Artikel:
■ ■ ■
Nicht immer werden die Rechte abgeklärt, sehr viele Filme verschwinden
ebenso schnell wieder, wie sie hochgeladen wurden; es gibt aber auch jede
Menge Studios und Filmarchive, die Teile ihrer Bestände öffentlich
zugänglich machen. Man kann da inzwischen mehr Entdeckungen machen als auf
jedem Filmfestival: Verfügbar sind neben vielem, vielem anderen: unzählige
Produktionen der nigerianischen Videoindustrie, tausende klassische
amerikanische Cartoons, jede Menge vergessene Klassiker aus China, aus
Brasilien, aus Mexiko, aus Indien.
## Vorbildlich präsentiert und sortiert
Zwei besonders lohnenswerte Tipps: die Youtube-Kanäle zweier nationaler
Filminstitutionen. [10][Das größte und traditionsreichste russische Studio
Mosfilm] stellt eine lange Reihe von Spielfilmen von der Stummfilmzeit bis
fast in die Gegenwart zur Verfügung – nicht wenige davon mit Untertiteln.
■ ■ ■
Datensätze aus einer Datensammlung:
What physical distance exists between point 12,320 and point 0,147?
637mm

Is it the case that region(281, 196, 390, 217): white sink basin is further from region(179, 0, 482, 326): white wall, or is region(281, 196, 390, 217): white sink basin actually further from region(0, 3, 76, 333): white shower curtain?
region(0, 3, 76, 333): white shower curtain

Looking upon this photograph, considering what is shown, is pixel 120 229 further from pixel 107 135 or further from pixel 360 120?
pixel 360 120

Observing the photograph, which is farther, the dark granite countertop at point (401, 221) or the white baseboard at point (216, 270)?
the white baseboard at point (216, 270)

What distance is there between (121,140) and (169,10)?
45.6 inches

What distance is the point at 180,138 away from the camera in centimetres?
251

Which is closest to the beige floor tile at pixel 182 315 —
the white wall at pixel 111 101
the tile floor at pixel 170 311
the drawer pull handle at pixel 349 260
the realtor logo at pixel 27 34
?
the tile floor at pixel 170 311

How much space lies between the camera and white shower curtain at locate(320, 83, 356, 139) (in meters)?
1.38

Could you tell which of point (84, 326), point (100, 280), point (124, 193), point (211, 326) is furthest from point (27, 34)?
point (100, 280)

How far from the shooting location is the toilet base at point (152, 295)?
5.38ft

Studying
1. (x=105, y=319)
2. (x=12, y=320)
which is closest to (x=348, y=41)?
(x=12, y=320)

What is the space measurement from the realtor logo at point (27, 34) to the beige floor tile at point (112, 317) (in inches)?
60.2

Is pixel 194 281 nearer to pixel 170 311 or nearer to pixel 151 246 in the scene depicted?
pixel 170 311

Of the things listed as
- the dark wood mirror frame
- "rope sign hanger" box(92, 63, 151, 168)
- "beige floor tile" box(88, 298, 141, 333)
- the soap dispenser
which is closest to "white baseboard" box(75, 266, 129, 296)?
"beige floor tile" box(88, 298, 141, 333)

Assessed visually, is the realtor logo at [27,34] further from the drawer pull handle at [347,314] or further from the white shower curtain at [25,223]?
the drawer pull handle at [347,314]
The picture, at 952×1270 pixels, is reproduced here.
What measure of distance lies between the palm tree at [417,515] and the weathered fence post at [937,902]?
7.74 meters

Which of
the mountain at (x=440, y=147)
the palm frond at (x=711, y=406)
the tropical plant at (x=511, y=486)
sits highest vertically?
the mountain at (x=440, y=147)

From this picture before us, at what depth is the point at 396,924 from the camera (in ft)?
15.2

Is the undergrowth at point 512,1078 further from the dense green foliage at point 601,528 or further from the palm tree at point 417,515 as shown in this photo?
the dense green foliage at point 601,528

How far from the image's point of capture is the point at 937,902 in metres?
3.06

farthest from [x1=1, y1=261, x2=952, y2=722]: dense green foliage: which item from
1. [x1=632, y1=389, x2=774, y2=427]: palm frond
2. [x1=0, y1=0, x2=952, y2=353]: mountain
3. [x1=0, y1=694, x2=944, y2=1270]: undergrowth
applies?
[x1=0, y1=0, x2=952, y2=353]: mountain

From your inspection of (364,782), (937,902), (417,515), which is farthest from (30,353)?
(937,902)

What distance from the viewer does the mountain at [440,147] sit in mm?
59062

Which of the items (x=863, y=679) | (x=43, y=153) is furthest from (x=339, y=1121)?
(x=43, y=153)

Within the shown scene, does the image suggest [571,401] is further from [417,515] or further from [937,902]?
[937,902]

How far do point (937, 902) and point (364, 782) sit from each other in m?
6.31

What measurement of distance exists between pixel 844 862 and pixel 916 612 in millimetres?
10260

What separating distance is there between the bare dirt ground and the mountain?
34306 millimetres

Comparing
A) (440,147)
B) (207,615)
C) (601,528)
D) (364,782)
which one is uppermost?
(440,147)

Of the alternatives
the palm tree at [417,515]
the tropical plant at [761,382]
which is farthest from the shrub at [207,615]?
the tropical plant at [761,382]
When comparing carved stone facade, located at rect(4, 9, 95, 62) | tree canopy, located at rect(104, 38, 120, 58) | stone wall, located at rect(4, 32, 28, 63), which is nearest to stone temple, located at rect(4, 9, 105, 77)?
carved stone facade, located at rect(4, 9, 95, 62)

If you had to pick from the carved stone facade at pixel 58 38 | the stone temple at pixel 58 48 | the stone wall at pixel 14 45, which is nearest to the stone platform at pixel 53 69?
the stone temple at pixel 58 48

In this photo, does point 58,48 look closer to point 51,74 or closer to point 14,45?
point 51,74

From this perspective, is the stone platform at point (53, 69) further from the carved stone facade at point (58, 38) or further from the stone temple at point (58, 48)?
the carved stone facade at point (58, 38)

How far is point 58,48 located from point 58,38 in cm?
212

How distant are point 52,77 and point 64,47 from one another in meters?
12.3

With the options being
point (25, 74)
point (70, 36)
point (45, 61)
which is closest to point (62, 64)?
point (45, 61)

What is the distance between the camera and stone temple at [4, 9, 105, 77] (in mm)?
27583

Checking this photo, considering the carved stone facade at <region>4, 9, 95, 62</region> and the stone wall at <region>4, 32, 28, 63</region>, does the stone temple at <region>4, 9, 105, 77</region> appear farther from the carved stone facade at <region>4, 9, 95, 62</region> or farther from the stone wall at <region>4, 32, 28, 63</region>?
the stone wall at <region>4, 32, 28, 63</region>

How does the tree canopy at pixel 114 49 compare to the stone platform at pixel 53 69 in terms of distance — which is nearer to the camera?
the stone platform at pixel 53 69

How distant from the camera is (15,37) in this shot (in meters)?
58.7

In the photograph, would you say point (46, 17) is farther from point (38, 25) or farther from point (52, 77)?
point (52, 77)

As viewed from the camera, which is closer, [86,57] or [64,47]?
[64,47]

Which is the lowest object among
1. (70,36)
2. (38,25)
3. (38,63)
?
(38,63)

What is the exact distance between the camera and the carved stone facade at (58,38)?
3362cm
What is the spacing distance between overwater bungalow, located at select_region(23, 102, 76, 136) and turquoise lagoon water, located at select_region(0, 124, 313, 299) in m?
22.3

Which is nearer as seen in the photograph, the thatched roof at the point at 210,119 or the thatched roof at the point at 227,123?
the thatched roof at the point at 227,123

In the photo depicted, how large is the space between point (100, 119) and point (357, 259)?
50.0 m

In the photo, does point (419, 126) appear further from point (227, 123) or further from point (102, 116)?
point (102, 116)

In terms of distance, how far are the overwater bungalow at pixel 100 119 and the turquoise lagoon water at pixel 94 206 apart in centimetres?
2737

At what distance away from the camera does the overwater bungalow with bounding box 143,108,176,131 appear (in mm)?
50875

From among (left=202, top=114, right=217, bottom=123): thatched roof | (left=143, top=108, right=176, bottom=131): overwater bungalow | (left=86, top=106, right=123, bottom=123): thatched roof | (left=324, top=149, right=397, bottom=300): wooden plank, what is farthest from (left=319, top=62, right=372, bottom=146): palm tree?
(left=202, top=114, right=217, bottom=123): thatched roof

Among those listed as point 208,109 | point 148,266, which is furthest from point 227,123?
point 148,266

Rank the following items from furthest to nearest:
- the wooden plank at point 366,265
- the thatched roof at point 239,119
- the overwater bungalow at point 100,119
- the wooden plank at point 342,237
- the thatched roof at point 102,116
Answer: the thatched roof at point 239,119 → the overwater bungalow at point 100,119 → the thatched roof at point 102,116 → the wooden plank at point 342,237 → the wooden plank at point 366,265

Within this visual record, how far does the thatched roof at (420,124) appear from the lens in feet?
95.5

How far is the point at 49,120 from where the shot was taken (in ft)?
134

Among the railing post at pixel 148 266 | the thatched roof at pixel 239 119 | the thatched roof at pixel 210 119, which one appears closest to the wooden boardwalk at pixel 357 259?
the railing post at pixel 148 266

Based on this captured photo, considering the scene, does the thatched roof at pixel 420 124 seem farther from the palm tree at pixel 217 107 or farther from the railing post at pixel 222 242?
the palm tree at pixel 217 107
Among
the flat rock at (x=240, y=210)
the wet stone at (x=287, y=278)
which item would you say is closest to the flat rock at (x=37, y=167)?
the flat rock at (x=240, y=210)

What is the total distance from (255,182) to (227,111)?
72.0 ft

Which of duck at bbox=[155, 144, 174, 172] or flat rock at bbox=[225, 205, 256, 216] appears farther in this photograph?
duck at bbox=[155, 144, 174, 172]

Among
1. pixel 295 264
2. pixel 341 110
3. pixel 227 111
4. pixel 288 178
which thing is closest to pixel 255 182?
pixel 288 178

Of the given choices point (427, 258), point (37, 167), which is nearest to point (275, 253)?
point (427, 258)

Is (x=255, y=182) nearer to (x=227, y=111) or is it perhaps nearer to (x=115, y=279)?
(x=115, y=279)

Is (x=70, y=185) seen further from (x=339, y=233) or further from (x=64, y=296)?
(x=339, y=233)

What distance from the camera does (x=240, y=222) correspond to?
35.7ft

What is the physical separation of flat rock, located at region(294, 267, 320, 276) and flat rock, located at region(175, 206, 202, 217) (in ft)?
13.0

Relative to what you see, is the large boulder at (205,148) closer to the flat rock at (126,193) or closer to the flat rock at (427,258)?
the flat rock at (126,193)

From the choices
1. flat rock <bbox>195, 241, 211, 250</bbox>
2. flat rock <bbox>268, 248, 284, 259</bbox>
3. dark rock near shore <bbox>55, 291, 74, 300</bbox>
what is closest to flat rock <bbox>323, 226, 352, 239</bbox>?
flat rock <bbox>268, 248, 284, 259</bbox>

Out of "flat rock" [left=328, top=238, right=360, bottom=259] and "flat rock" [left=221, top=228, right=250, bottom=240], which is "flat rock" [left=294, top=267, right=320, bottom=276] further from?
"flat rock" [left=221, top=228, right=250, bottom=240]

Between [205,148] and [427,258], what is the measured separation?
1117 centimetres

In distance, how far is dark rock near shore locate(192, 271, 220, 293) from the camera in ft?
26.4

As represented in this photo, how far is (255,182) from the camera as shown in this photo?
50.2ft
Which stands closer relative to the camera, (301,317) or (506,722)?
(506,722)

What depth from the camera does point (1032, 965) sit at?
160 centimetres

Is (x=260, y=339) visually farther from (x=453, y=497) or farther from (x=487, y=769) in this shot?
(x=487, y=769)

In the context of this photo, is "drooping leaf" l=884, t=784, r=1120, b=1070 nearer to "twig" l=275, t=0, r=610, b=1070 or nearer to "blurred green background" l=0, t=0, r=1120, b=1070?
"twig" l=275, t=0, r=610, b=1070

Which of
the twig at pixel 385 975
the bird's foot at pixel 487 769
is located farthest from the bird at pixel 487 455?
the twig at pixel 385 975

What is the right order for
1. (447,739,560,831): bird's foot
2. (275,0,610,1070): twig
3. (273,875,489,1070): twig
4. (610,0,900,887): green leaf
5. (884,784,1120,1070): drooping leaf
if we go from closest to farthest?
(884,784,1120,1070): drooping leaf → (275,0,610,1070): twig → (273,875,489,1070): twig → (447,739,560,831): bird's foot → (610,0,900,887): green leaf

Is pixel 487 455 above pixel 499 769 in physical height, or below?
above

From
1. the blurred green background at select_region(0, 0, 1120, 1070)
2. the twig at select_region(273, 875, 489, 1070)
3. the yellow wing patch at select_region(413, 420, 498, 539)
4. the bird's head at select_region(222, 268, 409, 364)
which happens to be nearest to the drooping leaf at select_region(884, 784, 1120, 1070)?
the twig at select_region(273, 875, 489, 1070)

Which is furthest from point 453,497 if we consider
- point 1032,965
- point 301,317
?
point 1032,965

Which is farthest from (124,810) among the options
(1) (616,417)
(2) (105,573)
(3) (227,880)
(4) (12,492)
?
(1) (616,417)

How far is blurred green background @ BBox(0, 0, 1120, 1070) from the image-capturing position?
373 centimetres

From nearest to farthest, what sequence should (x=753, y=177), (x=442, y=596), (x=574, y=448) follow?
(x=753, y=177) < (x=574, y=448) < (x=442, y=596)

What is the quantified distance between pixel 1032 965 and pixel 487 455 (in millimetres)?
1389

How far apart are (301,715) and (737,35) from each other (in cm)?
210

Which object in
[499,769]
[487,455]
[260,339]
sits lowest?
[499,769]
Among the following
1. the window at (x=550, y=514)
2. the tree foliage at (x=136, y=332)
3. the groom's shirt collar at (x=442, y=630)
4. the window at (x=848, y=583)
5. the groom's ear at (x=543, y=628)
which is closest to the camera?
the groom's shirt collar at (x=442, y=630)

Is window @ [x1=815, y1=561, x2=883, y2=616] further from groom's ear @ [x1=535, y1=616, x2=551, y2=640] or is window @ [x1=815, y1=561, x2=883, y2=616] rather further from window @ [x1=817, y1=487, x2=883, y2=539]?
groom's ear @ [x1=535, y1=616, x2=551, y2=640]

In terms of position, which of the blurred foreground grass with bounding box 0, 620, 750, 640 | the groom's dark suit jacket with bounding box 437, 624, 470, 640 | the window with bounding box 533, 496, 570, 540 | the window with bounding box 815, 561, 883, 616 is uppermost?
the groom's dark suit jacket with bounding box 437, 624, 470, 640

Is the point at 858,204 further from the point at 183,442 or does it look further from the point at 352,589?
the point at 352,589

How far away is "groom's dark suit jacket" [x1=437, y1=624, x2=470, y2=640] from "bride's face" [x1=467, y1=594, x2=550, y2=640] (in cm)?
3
■ ■ ■
Aufgaben:
1. Gib den Abschnitt des Artikels ab den Worten „Nicht immer werden“ bis einschließlich „Mexiko, aus Indien.“ wieder und tausche dabei „Mexiko“ gegen „Argentinien“ aus.
2. Welches Studio nennt der Artikel das größte und traditionsreichste russische Studio?
Verwende zur Bearbeitung ausschließlich den Artikel.

Lösungen:
1.
Nicht immer werden die Rechte abgeklärt, sehr viele Filme verschwinden
ebenso schnell wieder, wie sie hochgeladen wurden; es gibt aber auch jede
Menge Studios und Filmarchive, die Teile ihrer Bestände öffentlich
zugänglich machen. Man kann da inzwischen mehr Entdeckungen machen als auf
jedem Filmfestival: Verfügbar sind neben vielem, vielem anderen: unzählige
Produktionen der nigerianischen Videoindustrie, tausende klassische
amerikanische Cartoons, jede Menge vergessene Klassiker aus China, aus
Brasilien, aus Argentinien, aus Indien.

2. Mosfilm